***** Entries shown *****

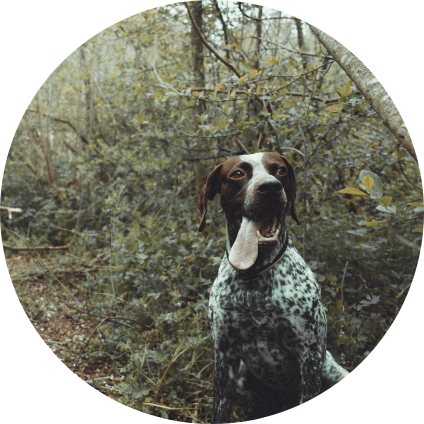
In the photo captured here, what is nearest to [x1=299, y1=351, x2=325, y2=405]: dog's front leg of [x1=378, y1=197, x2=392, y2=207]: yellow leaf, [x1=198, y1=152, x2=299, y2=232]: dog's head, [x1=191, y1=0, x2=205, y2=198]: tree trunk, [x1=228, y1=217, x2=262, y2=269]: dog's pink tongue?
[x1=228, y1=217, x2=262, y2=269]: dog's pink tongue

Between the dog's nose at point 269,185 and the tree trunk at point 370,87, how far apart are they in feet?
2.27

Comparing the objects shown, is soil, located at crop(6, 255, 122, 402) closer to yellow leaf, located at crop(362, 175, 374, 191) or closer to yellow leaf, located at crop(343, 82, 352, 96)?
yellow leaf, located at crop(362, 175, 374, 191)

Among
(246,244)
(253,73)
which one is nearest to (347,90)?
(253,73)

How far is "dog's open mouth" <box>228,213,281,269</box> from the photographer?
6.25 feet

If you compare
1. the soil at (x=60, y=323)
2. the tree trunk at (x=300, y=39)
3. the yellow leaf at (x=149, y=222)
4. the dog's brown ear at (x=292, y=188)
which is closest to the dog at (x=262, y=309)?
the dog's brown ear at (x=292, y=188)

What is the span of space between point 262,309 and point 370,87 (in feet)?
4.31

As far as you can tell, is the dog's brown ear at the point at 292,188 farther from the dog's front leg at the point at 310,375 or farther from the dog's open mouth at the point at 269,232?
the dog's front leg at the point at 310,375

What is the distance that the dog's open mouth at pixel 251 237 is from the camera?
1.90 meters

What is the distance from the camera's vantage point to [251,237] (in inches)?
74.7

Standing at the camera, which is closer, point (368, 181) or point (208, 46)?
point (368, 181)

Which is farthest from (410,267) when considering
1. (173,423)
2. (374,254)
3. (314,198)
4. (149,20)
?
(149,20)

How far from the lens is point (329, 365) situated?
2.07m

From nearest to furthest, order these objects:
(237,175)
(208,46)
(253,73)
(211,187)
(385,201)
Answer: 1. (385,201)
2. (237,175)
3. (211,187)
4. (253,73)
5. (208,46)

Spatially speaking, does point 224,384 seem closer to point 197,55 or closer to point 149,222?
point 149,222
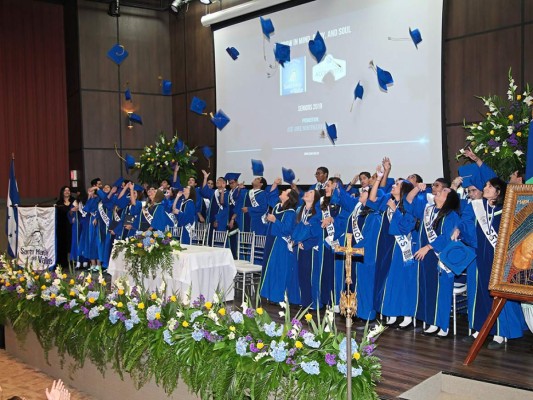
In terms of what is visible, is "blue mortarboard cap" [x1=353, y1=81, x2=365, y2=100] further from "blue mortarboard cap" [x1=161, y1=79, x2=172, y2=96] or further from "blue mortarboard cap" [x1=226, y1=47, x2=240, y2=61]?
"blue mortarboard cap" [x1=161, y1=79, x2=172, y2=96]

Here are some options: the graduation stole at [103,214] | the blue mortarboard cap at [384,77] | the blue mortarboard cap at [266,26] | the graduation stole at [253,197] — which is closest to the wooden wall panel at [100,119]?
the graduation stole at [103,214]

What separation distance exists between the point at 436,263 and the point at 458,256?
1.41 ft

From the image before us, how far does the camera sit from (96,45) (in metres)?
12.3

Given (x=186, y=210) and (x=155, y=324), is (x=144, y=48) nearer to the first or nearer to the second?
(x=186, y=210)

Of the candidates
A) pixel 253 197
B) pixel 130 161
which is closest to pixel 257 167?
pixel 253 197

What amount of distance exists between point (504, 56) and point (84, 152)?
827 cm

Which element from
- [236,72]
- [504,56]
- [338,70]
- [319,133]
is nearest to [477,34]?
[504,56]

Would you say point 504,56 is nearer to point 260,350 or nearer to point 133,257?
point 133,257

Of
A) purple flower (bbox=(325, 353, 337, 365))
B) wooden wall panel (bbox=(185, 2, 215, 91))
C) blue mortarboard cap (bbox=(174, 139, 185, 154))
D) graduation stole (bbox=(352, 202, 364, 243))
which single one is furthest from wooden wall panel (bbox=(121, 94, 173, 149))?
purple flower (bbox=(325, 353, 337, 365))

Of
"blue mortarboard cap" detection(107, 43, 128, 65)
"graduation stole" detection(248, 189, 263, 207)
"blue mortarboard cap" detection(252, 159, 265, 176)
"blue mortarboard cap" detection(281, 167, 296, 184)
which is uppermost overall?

*****

◆ **Your task**
Reproduce the data word for word, starting at its beginning and ending at the line containing "5. (208,46)", and omit the pictures.

◆ **Written solution**
In the photo captured here, what is nearest to [x1=299, y1=351, x2=325, y2=405]: dog's front leg of [x1=378, y1=197, x2=392, y2=207]: yellow leaf, [x1=198, y1=152, x2=299, y2=232]: dog's head, [x1=191, y1=0, x2=205, y2=198]: tree trunk, [x1=228, y1=217, x2=262, y2=269]: dog's pink tongue?
[x1=228, y1=217, x2=262, y2=269]: dog's pink tongue

Between the dog's nose at point 269,185 and the tree trunk at point 370,87, how far apart are they in feet?
2.27

Comparing the objects shown, is soil, located at crop(6, 255, 122, 402) closer to yellow leaf, located at crop(362, 175, 374, 191) or closer to yellow leaf, located at crop(343, 82, 352, 96)?
yellow leaf, located at crop(362, 175, 374, 191)

Among
(246,244)
(253,73)
which one is nearest to (347,90)?
(253,73)

How far is "dog's open mouth" <box>228,213,281,269</box> from the photographer?
6.25 feet

If you compare
1. the soil at (x=60, y=323)
2. the tree trunk at (x=300, y=39)
3. the yellow leaf at (x=149, y=222)
4. the dog's brown ear at (x=292, y=188)
which is closest to the dog at (x=262, y=309)?
the dog's brown ear at (x=292, y=188)

What is the span of space between point 262,309 and point 370,87 (in feet)?
4.31

As far as you can tell, is the dog's brown ear at the point at 292,188 farther from the dog's front leg at the point at 310,375 or farther from the dog's open mouth at the point at 269,232?
the dog's front leg at the point at 310,375

What is the distance that the dog's open mouth at pixel 251 237 is from the camera?
1.90 meters

What is the distance from the camera's vantage point to [251,237] (in inches)?
74.7

Standing at the camera, which is closer, point (368, 181) or point (208, 46)?
point (368, 181)

Which is farthest from (410,267) when considering
1. (173,423)
2. (374,254)
3. (314,198)
4. (149,20)
?
(149,20)

How far from the lens is point (329, 365) situated?
2.07m

From nearest to furthest, order these objects:
(237,175)
(208,46)
(253,73)
(211,187)
(385,201)
Answer: 1. (385,201)
2. (237,175)
3. (211,187)
4. (253,73)
5. (208,46)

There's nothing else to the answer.